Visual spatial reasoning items
☆ ☆ ☆ ☆ ☆

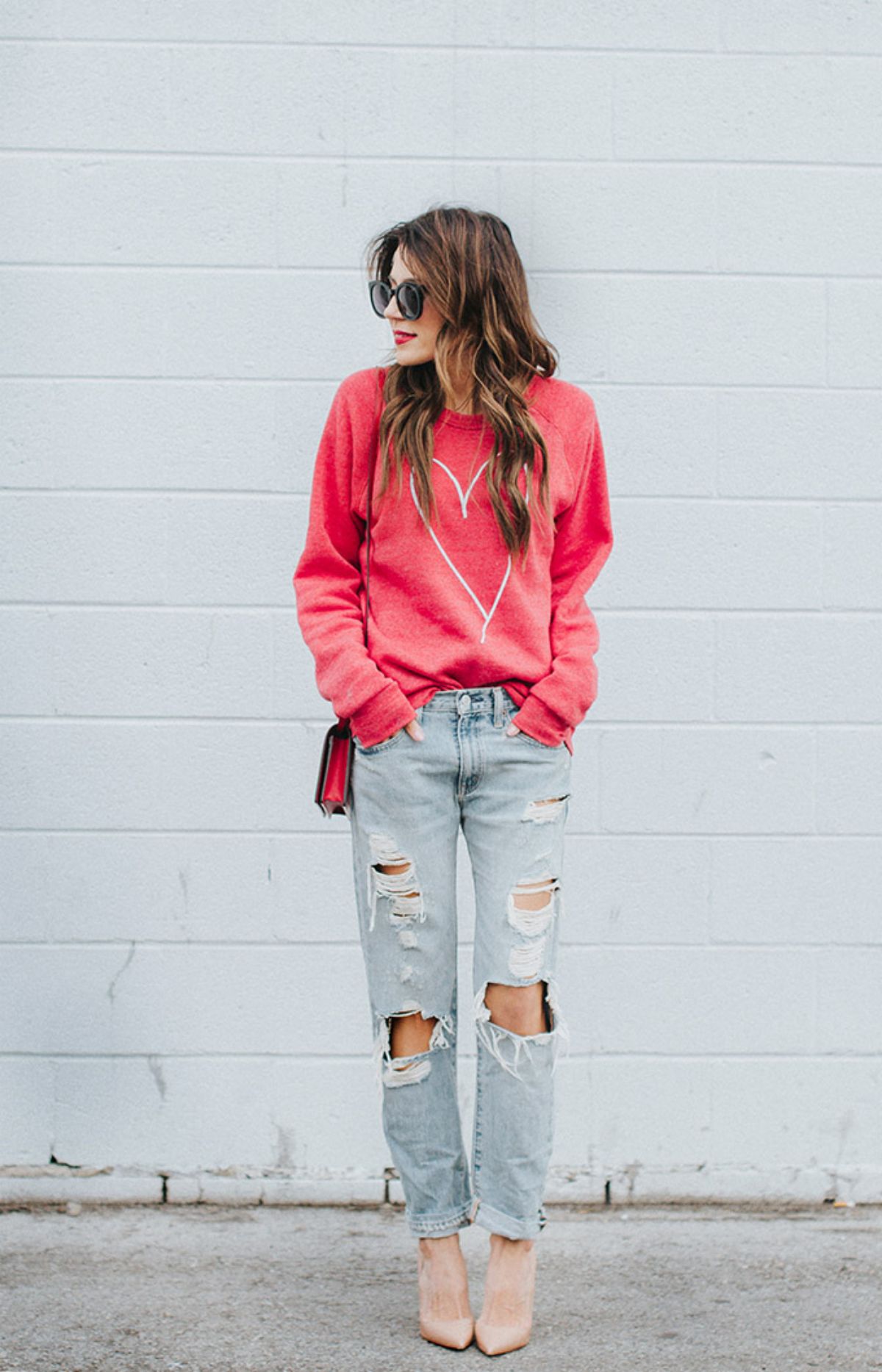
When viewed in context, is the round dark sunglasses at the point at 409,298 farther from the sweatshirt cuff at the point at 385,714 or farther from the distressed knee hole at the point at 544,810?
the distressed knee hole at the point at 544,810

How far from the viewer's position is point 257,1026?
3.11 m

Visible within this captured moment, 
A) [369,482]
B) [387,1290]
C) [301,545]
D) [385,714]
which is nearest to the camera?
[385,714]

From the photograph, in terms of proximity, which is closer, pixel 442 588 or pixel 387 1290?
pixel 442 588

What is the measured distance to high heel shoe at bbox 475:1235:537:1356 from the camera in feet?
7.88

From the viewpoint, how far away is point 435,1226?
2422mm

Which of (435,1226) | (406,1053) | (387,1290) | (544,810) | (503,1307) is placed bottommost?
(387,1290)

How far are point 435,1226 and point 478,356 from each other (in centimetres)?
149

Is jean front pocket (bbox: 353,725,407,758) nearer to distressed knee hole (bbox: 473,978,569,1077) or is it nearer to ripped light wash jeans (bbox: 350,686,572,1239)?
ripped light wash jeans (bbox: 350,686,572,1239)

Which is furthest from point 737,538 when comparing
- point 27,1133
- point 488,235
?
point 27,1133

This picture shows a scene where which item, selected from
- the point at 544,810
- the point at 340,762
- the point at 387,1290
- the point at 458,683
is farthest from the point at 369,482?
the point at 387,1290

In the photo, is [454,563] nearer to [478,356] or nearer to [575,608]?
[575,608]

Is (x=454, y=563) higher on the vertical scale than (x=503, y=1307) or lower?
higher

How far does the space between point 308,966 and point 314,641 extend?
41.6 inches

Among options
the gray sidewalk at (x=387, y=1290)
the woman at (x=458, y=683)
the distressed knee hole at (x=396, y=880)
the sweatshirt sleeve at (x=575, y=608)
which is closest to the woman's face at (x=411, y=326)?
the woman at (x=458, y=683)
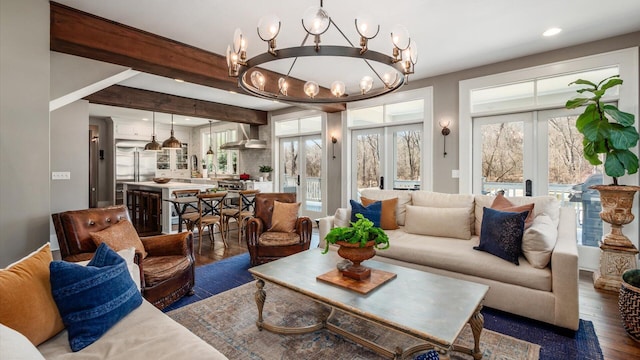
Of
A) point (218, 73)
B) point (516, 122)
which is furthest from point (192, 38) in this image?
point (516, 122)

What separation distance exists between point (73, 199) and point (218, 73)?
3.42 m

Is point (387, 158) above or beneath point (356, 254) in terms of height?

☆ ☆ ☆ ☆ ☆

* PROBLEM TO WORK ON *
Rewrite all of the material above, swapping each "camera" for "observer" and keeping everything else unchanged. Leave the pictures out.

* FULL ANSWER *
When viewed in context, is the round dark sunglasses at the point at 409,298 farther from the sweatshirt cuff at the point at 385,714 or farther from the distressed knee hole at the point at 544,810?
the distressed knee hole at the point at 544,810

How far from the viewer's position is point 257,1026?
3.11 m

Visible within this captured moment, 
A) [369,482]
B) [387,1290]
C) [301,545]
D) [385,714]
which is nearest to the observer?
[385,714]

From the photograph, in terms of proximity, which is closer, pixel 442 588 or pixel 387 1290?
pixel 442 588

What is the measured distance to high heel shoe at bbox 475:1235:537:1356 from the observer in feet?
7.88

From the viewpoint, how far away is point 435,1226?
2422mm

Which of (435,1226) | (406,1053) | (387,1290) | (544,810) | (503,1307) is placed bottommost?
(387,1290)

How far are point 435,1226 and point 478,356 from each other (in centimetres)?
149

Is jean front pocket (bbox: 353,725,407,758) nearer to distressed knee hole (bbox: 473,978,569,1077) or is it nearer to ripped light wash jeans (bbox: 350,686,572,1239)?
ripped light wash jeans (bbox: 350,686,572,1239)

Which is furthest from point 737,538 when comparing
- point 27,1133
- point 488,235
?
point 27,1133

This picture shows a scene where which item, selected from
- the point at 544,810
- the point at 340,762
- the point at 387,1290
- the point at 458,683
is farthest from the point at 369,482?
the point at 387,1290

In the photo, is [454,563] nearer to [478,356] or nearer to [575,608]?
[575,608]

Is (x=454, y=563) higher on the vertical scale than (x=503, y=1307) or lower?
higher

How far does the space between point 308,966 and point 314,641 extend?
41.6 inches

Among options
the gray sidewalk at (x=387, y=1290)
the woman at (x=458, y=683)
the distressed knee hole at (x=396, y=880)
the sweatshirt sleeve at (x=575, y=608)
which is closest to the woman's face at (x=411, y=326)?
the woman at (x=458, y=683)
Of
A) point (218, 73)
B) point (516, 122)
which is furthest from point (192, 38) in this image?
point (516, 122)

What separation distance exists between point (73, 199) and point (218, 73)?
3.42 m

Is point (387, 158) above or beneath point (356, 254) in terms of height?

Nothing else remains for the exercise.